Du hast doch keinen Robert Maxwell gemacht, oder?,
fragte sein bedrückter Stellvertreter Gareth Lawson.
    Die aufgeregte Pam:
Oh, Gloria, kann ich dein Rezept für den türkischen Käsekuchen noch mal haben, ich weiß, dass ich es irgendwo aufgeschrieben habe, aber ich finde es nicht mehr.
Es war ein sehr gutes Rezept: Eine Schachtel Philadelphia, eine Dose Fussell’s Sahne und ein halbes Dutzend Eier aufschlagen, in eine mit Karamell überzogene Form geben und vorsichtig im Wasserbad garen. Es war ein Rezept, das man hütete wie einen Schatz, wenn man es einmal hatte. Die unachtsame Pam würde es kein zweites Mal von Gloria bekommen.
    Ein kurzes bellendes
Graham, bist du noch in dem beschissenen Thurso?
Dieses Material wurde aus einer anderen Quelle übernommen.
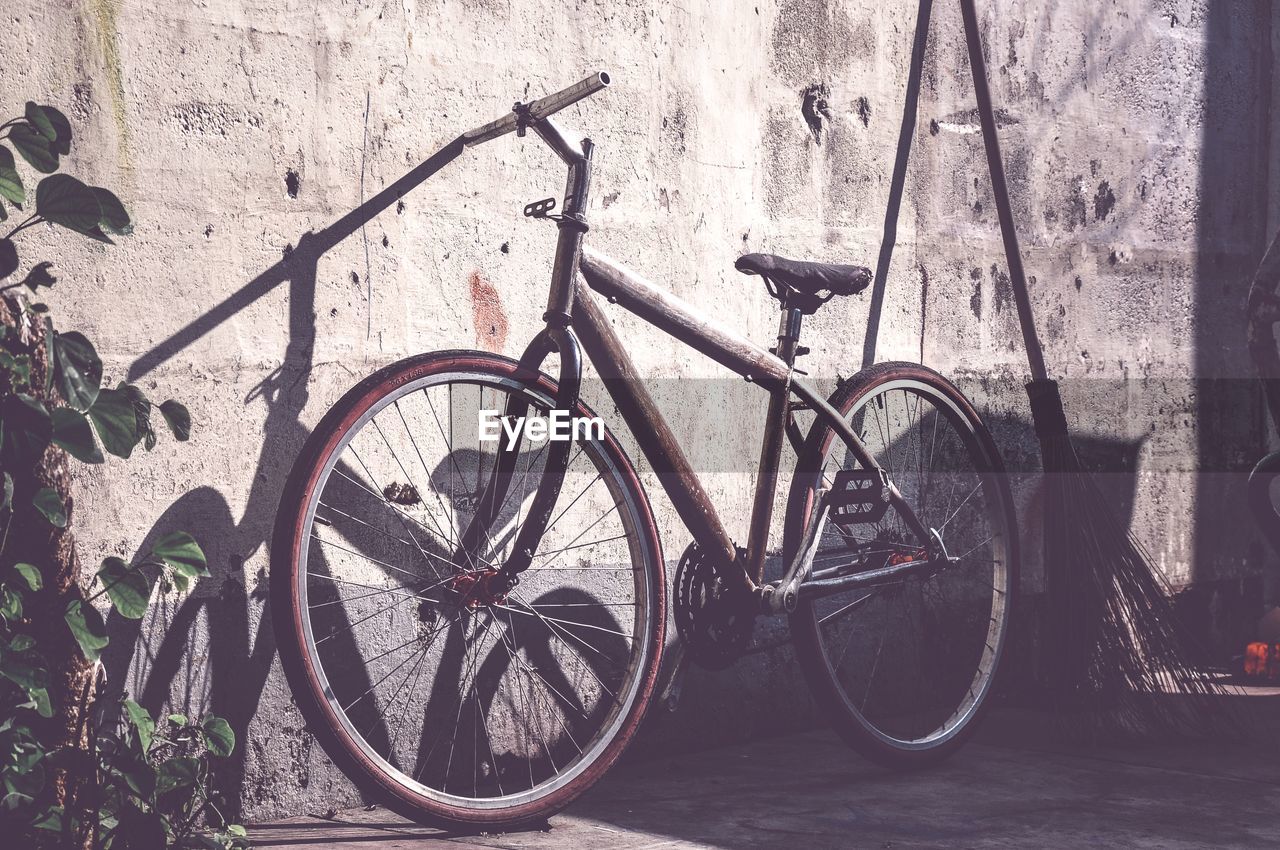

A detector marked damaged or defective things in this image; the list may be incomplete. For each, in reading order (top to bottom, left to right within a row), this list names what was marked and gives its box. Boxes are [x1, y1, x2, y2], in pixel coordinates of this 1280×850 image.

rust stain on wall [471, 270, 509, 353]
von Murdo Miller, endlose Rufe,
Mutter? Mutter, wo bist du?,
von Emily. Die ätzende Westküsten-Stimme ihres Steuerberaters:
Was ist los, Graham, du gehst nicht an dein Handy, und gestern warst du nicht bei unserer Besprechung.
Alistair Crichtons Stentorstimme brüllte:
Wo bist du, Graham, verdammt noch mal? Du scheinst vom Angesicht dieses beschissenen Planeten verschwunden zu sein.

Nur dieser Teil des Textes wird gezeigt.